--- Texto ---
# ÁREA DE LAZER > Zona de Colecta >  Recolha Água Cabo Raso

## Filipe Caturra

Boas, gostaria saber se alguém tem agendada para breve uma ida cabo raso, alguém com bomba de preferência....

CHEERS

----------


## Adão Pesqueira

Por acaso também estou necessitado. 

A ver se marcamos uma ida.

----------


## António Frazão

Também estou interessado!
Se combinarem eu também vou...

----------


## Cesar Silverio

Eu também gostaria de participar.
Quando forem apitem...

Obrigado

César Silvério

----------


## Adão Pesqueira

Se estiverem de acordo temos esta solução *Sab, 2009-12-12 17:40 1.13mt Baixa-mar*.

Não temos bomba, mas temos convivio  :yb624:  que vos parece?

----------


## Ricardo Bulario

se for nesse sabado apareço pro convivio

----------


## Gonçalo Rio

Em principio devo ir a Sesimbra para recolha este Sabado. Alguem vai ?

----------


## Cesar Silverio

> Em principio devo ir a Sesimbra para recolha este Sabado. Alguem vai ?

--- Excertos de dados ---
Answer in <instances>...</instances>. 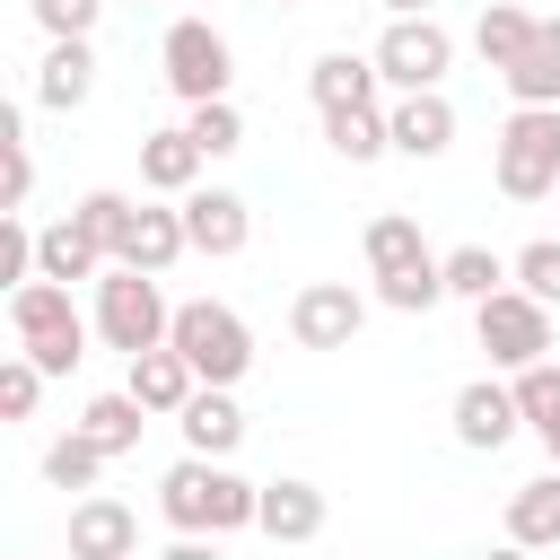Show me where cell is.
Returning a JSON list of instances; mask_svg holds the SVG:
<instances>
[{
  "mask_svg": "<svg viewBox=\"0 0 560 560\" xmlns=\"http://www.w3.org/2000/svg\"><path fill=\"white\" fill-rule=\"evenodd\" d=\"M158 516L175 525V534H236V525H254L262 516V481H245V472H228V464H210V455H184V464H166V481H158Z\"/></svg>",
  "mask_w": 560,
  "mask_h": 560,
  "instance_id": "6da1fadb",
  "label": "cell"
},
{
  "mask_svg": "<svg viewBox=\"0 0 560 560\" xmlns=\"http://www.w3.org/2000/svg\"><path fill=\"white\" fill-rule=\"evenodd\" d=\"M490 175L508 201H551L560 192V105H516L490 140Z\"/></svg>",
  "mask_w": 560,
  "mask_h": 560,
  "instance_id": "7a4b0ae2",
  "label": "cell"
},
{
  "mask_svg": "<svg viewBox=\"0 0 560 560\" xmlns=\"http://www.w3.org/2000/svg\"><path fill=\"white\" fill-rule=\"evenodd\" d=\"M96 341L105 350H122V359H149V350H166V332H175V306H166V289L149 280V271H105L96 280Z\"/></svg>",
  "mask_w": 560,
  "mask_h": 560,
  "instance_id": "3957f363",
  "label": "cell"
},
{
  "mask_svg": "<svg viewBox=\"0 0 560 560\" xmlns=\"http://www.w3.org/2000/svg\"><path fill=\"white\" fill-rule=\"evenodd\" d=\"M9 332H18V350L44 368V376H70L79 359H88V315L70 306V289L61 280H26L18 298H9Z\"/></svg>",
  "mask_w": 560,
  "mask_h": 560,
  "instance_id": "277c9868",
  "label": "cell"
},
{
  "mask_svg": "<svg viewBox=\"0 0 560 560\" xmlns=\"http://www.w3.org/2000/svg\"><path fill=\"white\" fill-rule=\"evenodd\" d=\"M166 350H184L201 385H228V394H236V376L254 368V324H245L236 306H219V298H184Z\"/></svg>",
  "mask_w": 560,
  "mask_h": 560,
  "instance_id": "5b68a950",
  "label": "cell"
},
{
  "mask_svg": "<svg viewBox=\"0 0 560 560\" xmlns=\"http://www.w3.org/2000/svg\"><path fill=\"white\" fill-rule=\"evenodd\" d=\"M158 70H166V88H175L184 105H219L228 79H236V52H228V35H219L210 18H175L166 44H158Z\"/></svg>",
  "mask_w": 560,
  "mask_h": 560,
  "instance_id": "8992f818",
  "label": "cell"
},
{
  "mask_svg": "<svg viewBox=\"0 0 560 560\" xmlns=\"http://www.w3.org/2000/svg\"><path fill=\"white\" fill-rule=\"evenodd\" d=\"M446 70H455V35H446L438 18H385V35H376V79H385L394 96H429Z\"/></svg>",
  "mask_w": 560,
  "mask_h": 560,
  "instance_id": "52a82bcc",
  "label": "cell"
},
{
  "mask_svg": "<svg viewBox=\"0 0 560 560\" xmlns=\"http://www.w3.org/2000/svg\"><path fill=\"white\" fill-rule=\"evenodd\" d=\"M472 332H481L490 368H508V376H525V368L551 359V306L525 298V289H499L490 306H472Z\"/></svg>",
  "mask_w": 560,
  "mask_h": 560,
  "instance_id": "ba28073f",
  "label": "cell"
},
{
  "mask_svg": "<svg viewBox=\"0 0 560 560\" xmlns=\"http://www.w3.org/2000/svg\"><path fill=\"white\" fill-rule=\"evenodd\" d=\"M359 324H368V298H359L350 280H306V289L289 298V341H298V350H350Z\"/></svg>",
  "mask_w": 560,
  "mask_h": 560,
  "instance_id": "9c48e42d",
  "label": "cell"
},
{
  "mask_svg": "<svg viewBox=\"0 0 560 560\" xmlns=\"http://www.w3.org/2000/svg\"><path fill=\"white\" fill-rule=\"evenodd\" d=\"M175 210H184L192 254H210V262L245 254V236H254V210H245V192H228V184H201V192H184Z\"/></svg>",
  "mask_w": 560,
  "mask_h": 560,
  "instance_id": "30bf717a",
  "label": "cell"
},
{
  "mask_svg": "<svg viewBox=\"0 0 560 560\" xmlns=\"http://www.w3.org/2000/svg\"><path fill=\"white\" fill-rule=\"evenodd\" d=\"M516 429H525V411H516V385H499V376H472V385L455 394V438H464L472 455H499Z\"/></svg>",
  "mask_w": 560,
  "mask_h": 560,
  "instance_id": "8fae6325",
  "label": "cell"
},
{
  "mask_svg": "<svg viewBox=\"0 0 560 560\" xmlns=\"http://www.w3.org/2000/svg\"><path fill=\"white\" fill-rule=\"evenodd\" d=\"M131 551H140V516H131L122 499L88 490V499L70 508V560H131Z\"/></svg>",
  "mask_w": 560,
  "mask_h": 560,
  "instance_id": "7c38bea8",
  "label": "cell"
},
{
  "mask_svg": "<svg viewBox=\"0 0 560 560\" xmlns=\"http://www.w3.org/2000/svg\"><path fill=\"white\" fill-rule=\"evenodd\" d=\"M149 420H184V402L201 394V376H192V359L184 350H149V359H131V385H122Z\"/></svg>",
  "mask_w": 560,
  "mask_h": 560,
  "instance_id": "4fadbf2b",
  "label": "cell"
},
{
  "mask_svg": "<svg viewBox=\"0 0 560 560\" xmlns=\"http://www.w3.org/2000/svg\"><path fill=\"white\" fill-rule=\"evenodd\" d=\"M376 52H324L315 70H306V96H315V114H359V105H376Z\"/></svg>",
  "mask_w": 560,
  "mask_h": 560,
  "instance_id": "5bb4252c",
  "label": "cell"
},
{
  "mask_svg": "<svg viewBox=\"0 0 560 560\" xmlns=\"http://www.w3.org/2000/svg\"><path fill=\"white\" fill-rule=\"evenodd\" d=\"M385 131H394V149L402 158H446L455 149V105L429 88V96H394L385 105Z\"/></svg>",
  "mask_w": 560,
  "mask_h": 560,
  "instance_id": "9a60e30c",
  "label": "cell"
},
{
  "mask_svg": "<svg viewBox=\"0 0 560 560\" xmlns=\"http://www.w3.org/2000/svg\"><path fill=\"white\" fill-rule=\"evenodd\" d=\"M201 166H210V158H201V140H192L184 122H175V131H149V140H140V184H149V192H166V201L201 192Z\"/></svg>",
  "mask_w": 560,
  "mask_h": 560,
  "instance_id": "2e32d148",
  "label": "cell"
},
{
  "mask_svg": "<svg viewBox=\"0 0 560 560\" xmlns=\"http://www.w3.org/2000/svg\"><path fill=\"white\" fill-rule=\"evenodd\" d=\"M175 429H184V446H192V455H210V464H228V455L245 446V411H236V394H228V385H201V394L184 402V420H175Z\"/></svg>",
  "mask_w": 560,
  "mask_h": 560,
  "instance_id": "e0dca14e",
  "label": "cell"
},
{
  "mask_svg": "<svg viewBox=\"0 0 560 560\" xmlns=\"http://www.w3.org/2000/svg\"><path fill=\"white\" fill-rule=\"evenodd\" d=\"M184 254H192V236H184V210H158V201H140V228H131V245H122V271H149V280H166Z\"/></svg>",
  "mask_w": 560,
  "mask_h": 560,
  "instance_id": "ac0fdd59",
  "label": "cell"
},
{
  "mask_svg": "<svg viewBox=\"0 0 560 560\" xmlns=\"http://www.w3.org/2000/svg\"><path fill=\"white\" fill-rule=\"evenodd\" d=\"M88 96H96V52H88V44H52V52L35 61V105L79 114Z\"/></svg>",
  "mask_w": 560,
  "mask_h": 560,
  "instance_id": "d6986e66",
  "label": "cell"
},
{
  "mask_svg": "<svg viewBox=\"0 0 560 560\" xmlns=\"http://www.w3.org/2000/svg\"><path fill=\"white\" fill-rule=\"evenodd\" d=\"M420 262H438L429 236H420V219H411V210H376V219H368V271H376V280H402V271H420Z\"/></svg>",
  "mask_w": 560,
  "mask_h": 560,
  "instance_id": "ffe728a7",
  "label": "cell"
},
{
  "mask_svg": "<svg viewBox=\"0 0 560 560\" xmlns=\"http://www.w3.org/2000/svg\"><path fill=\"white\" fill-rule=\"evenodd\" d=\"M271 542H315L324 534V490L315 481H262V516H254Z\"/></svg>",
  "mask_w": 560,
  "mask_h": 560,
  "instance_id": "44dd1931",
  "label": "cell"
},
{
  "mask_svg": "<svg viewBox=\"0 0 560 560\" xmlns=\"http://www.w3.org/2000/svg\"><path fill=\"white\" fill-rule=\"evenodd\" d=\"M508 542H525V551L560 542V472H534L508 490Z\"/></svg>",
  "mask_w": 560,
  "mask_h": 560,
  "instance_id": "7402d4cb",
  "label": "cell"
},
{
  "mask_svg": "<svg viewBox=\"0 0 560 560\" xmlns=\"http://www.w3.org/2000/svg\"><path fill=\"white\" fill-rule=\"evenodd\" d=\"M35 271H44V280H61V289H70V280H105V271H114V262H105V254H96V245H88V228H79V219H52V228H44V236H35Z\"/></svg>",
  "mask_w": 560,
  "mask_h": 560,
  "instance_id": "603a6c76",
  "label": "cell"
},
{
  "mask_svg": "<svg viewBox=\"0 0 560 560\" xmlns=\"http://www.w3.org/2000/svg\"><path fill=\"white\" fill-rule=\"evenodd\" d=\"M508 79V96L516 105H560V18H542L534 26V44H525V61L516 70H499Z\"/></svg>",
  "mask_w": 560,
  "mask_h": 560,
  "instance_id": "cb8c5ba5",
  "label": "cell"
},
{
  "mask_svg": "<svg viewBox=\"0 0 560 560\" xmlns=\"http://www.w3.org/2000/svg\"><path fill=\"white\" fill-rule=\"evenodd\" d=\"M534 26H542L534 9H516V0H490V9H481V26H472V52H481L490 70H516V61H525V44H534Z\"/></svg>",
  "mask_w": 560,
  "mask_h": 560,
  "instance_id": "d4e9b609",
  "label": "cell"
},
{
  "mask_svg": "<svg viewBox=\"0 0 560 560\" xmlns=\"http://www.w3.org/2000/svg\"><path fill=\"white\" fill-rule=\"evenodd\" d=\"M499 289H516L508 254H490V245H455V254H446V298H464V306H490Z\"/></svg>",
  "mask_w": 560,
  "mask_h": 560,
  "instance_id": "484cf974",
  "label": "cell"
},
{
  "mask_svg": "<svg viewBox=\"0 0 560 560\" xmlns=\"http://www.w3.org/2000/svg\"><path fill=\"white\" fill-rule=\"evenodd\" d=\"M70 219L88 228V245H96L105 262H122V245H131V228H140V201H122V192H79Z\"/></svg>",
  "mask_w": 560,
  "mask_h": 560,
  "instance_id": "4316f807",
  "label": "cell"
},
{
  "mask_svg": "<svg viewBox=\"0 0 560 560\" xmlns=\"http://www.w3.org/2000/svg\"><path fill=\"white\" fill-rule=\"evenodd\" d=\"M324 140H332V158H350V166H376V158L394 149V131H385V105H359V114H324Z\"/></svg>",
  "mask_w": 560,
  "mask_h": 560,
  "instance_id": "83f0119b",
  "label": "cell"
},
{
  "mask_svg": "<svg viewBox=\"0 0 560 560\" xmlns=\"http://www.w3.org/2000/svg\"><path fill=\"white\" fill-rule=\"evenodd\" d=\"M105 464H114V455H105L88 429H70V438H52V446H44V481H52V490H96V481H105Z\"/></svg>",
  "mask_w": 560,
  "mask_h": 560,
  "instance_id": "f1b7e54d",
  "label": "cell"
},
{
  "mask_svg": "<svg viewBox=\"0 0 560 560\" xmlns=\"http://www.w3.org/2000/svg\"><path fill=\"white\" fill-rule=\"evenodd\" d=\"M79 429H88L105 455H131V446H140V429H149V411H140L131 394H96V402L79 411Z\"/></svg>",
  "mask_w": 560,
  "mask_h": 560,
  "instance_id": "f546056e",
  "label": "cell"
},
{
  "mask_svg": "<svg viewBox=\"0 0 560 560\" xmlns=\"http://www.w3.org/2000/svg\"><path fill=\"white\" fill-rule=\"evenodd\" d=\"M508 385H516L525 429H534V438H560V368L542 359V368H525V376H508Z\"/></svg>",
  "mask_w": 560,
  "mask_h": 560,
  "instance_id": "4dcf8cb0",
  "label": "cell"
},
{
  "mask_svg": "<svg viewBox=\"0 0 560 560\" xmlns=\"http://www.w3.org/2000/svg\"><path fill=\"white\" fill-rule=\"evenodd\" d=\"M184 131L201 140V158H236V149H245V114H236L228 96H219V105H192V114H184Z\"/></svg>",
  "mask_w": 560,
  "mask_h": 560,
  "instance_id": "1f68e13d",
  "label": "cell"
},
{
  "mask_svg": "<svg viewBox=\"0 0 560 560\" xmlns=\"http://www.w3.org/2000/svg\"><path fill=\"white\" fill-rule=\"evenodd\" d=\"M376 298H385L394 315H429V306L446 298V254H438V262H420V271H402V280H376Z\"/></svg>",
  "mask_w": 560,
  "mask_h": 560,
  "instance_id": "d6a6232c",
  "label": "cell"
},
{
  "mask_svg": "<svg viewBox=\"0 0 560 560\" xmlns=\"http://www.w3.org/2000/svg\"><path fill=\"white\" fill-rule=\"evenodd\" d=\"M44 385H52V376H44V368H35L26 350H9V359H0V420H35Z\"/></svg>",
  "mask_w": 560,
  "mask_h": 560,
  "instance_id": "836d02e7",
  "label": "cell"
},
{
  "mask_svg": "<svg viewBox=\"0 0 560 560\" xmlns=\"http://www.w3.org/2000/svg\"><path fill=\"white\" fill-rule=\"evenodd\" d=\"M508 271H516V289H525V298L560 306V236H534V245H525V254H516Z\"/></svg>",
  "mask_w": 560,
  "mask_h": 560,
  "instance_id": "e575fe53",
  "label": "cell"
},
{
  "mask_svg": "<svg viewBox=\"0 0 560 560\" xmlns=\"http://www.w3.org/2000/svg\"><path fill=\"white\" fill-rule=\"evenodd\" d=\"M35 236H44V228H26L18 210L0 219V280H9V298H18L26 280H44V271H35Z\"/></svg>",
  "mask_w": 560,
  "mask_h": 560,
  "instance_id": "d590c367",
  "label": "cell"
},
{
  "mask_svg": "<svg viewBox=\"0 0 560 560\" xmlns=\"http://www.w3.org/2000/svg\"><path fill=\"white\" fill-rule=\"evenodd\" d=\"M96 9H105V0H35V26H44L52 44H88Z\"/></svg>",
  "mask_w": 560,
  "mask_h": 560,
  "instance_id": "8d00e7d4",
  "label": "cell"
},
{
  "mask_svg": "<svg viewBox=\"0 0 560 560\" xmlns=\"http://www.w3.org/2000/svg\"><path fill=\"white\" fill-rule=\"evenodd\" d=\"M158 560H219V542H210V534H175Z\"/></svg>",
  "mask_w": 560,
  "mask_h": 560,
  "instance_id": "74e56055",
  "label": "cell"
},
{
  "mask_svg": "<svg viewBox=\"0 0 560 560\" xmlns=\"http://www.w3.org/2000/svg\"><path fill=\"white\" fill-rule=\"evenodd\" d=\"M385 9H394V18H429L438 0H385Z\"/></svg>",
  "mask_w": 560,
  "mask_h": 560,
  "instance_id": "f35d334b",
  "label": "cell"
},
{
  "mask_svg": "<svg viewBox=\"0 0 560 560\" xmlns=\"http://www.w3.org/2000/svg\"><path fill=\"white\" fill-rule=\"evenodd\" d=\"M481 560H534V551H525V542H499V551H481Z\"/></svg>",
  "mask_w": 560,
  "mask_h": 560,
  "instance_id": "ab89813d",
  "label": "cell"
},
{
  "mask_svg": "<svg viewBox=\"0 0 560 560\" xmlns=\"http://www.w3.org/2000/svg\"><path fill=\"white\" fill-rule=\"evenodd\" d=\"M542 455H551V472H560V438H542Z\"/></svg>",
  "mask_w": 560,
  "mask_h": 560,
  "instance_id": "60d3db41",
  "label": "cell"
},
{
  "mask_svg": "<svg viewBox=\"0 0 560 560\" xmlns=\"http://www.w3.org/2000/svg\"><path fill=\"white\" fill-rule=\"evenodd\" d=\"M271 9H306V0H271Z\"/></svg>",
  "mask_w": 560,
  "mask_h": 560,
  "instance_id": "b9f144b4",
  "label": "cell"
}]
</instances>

---

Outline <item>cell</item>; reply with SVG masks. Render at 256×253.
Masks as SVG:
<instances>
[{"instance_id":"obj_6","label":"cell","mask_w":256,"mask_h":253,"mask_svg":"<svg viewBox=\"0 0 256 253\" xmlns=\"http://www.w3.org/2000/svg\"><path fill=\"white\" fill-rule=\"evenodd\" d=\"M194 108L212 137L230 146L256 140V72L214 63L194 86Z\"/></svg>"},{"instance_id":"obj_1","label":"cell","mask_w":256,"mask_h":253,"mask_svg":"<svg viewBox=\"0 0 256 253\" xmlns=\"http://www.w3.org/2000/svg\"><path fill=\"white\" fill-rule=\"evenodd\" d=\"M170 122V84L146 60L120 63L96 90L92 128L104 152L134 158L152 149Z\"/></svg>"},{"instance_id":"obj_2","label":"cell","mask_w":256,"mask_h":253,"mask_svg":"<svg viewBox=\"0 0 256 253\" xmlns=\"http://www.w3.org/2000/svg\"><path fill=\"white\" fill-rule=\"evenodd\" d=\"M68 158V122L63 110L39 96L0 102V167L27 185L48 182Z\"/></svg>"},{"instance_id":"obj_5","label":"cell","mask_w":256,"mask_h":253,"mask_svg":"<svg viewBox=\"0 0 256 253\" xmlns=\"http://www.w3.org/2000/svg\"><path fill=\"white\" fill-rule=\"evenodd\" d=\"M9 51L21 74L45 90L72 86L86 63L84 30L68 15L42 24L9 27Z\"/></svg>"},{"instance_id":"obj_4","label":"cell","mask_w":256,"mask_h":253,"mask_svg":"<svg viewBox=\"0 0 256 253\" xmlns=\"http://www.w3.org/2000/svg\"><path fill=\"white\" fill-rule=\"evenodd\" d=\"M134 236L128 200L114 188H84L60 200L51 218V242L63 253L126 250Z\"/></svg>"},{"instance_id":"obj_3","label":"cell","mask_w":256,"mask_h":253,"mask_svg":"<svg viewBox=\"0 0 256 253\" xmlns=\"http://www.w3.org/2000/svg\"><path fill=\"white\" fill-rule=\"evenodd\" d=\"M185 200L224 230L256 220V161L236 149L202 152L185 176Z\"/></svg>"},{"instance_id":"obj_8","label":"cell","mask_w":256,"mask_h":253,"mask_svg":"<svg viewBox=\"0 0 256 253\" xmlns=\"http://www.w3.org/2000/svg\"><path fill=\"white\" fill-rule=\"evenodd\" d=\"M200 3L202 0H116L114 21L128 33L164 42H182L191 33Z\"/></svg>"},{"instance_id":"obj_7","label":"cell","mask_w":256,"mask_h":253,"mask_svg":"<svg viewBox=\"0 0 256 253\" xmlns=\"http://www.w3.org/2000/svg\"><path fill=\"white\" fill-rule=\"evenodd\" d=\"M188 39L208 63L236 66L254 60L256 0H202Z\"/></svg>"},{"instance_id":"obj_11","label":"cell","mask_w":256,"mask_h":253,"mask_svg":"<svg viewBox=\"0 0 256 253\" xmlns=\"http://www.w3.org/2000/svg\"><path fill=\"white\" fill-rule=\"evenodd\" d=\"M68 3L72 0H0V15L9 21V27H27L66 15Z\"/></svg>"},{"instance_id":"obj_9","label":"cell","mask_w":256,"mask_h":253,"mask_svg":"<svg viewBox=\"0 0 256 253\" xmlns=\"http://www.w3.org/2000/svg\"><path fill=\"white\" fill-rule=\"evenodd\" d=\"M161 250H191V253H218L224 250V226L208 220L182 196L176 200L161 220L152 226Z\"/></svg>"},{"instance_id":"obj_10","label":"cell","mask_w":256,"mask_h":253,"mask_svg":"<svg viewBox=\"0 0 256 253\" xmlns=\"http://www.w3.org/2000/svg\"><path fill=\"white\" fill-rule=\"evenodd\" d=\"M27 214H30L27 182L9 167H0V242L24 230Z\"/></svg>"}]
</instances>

* * *

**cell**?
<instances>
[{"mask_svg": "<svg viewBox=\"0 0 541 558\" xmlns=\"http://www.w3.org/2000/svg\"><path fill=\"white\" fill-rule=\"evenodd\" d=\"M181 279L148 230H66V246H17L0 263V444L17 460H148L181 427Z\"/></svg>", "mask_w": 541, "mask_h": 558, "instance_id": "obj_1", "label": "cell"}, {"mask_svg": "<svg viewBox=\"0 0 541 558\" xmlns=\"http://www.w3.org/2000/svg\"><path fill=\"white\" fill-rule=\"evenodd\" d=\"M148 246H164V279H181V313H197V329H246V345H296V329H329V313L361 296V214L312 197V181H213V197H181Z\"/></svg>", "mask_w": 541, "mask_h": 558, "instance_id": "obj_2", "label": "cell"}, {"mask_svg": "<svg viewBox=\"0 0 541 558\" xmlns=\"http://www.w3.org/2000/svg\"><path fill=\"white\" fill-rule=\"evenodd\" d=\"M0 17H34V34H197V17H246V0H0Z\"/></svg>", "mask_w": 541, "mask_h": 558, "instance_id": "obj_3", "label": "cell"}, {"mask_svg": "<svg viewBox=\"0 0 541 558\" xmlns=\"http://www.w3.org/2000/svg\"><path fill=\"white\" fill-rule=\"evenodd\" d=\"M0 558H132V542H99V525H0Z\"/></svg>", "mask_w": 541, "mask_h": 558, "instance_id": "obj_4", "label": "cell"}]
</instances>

--- Instruções ---
1. Resuma em duas frases o tópico sobre a recolha de água no Cabo Raso.
2. No tópico sobre a recolha de água no Cabo Raso, reformule de modo mais conciso o parágrafo iniciado por "Boas, gostaria saber", conservando a informação essencial.
3. Transcreva do tópico sobre a recolha de água no Cabo Raso o trecho que começa nas palavras "Eu também gostaria" e termina após as palavras "17:40 1.13mt Baixa-mar*.".

--- Respostas às tarefas ---
1. Filipe Caturra pergunta se alguém tem prevista para breve uma ida ao Cabo Raso, de preferência com bomba, e vários participantes mostram interesse em ir também. Adão Pesqueira propõe sábado, 12 de dezembro de 2009, às 17:40, com baixa-mar de 1,13 m, sem bomba mas com convívio, proposta à qual Ricardo Bulario responde que aparecerá, enquanto Gonçalo Rio indica que, em princípio, irá a Sesimbra fazer recolha este sábado.

2. Procura-se alguém que vá em breve ao Cabo Raso, de preferência com bomba.

3.
Eu também gostaria de participar.
Quando forem apitem...

Obrigado

César Silvério

----------


## Adão Pesqueira

Se estiverem de acordo temos esta solução *Sab, 2009-12-12 17:40 1.13mt Baixa-mar*.